* **Given text**:
------------
Nico told me last night about a nice compliment he got. A local lady had bought a bunch of steer calves for a 4H project from a neighbor who purchased one of our bulls. She told Nico how nicely the calves were turning out. My first question: Was the bull one of Josie's offspring or relatives?
Some background is needed. Josie was an awesome cow who routinely lead the herd in volume of milk produced. Her only "quirk" got her the name "la vaca que habla mucho" from the milkers and the nickname "Moanie-Groanie" from the family. When Josie saw a human, she'd start grumbling. She'd grumble....and grumble....and grumble. If Josie liked you, she'd let you pet her and continue moaning.
Some of Josie's offspring - although not all by any means - had a different quirk. They were a bit brighter than the average cow and used that intelligence to escape. One of her daughters nearly got sold because whenever she was in heat, she'd take off - away from the bull. Another grandson - or great grandson - got the name Houdini. Houdini spent the better part of one summer running around the milking barn of the main farm. He'd cuddle up against a pregnant cow in the birthing area for a nap, then head across the alley to snack on the fresh cow food. On sunny days, he'd hang out in the shady free stalls by the parlor.
------------
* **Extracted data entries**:
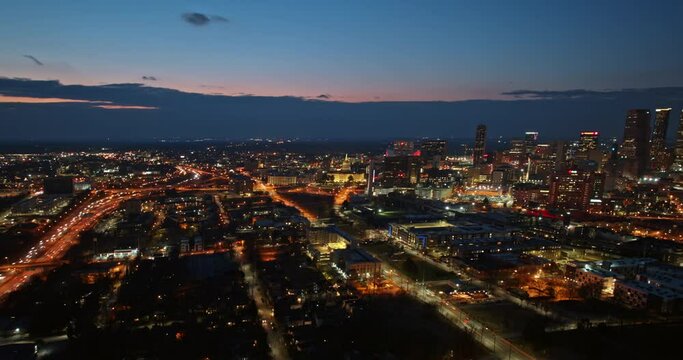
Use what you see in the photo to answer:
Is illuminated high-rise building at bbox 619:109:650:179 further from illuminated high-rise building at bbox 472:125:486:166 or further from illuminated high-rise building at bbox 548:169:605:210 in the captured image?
illuminated high-rise building at bbox 548:169:605:210

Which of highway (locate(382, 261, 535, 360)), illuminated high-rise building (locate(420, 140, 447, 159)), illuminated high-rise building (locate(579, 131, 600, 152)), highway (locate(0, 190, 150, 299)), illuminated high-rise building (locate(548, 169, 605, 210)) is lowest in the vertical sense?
highway (locate(0, 190, 150, 299))

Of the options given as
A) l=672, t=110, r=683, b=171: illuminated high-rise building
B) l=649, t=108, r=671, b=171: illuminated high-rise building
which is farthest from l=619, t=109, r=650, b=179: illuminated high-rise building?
l=672, t=110, r=683, b=171: illuminated high-rise building

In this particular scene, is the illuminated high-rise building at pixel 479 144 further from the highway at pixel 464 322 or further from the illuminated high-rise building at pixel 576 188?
the highway at pixel 464 322

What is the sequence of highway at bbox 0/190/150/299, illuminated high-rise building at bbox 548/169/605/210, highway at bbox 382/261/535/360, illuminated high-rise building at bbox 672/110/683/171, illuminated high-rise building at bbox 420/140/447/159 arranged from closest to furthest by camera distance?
highway at bbox 382/261/535/360 → highway at bbox 0/190/150/299 → illuminated high-rise building at bbox 548/169/605/210 → illuminated high-rise building at bbox 672/110/683/171 → illuminated high-rise building at bbox 420/140/447/159

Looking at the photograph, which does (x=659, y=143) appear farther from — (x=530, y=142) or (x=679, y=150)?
(x=530, y=142)

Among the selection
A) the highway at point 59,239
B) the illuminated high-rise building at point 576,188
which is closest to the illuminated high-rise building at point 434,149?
the illuminated high-rise building at point 576,188

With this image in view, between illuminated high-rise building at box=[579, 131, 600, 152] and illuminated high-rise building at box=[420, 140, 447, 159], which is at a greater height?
illuminated high-rise building at box=[579, 131, 600, 152]

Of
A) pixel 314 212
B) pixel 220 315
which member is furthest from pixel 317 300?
pixel 314 212

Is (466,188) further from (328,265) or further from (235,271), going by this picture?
(235,271)

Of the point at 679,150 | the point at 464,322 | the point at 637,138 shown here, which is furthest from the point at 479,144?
------------
* **Stated problem**: In the text about Josie, what nickname did the family give her? This listing comes from a separate source and is unrelated to the text.

* **Exercise result**: "Moanie-Groanie"